-- REQUIRED WORK --
Reproduce the data below verbatim, line for line, with no changes.

-- EXTRACTED ENTRIES --
○ ○ ○ ○ ○

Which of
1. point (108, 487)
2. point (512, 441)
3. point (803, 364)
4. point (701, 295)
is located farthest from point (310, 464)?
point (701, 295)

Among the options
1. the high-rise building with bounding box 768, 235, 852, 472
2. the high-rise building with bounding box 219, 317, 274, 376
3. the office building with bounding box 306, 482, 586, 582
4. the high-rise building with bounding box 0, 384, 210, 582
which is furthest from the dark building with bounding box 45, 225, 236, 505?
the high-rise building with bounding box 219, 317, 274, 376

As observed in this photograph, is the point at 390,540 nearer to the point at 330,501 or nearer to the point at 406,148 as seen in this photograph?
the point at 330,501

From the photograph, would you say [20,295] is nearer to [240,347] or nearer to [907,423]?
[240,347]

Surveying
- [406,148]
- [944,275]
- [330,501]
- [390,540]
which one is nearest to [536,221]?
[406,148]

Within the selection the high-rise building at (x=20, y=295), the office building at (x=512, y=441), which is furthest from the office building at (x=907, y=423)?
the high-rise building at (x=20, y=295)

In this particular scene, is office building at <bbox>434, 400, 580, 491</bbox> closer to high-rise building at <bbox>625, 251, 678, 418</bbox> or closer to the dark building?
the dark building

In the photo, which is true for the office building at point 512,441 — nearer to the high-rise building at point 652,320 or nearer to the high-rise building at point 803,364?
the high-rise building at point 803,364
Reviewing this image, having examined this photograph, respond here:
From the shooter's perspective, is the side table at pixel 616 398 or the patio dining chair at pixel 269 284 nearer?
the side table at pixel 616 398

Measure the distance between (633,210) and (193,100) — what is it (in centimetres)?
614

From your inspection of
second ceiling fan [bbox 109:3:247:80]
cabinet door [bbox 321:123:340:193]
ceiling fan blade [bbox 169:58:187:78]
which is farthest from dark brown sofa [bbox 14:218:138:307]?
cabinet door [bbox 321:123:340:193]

○ ○ ○ ○ ○

-- ANSWER IN FULL --
Which of
1. point (108, 487)
2. point (512, 441)
3. point (803, 364)
4. point (701, 295)
is located farthest from point (310, 464)?
point (701, 295)

Among the options
1. the high-rise building with bounding box 768, 235, 852, 472
2. the high-rise building with bounding box 219, 317, 274, 376
3. the office building with bounding box 306, 482, 586, 582
4. the high-rise building with bounding box 0, 384, 210, 582
which is furthest from the dark building with bounding box 45, 225, 236, 505?
the high-rise building with bounding box 219, 317, 274, 376

As observed in this photograph, is the point at 390,540 nearer to the point at 330,501 or nearer to the point at 406,148 as seen in this photograph?
the point at 330,501

From the photograph, would you say [20,295] is nearer to [240,347] or nearer to [907,423]?
[240,347]

Surveying
- [406,148]
- [944,275]
- [330,501]
- [390,540]
which one is nearest to [536,221]?
[406,148]

Within the selection the high-rise building at (x=20, y=295), the office building at (x=512, y=441), which is furthest from the office building at (x=907, y=423)?
the high-rise building at (x=20, y=295)

In this particular scene, is office building at <bbox>434, 400, 580, 491</bbox> closer to high-rise building at <bbox>625, 251, 678, 418</bbox> or closer to the dark building?
the dark building

In the photo, which is true for the office building at point 512,441 — nearer to the high-rise building at point 652,320 or nearer to the high-rise building at point 803,364?
the high-rise building at point 803,364
Reviewing this image, having examined this photograph, respond here:
From the shooter's perspective, is the side table at pixel 616 398 or the patio dining chair at pixel 269 284 nearer?
the side table at pixel 616 398

Measure the distance between (633,210) and (193,100) — what is it (in centimetres)?
614

From your inspection of
second ceiling fan [bbox 109:3:247:80]
cabinet door [bbox 321:123:340:193]
ceiling fan blade [bbox 169:58:187:78]
which is farthest from dark brown sofa [bbox 14:218:138:307]?
cabinet door [bbox 321:123:340:193]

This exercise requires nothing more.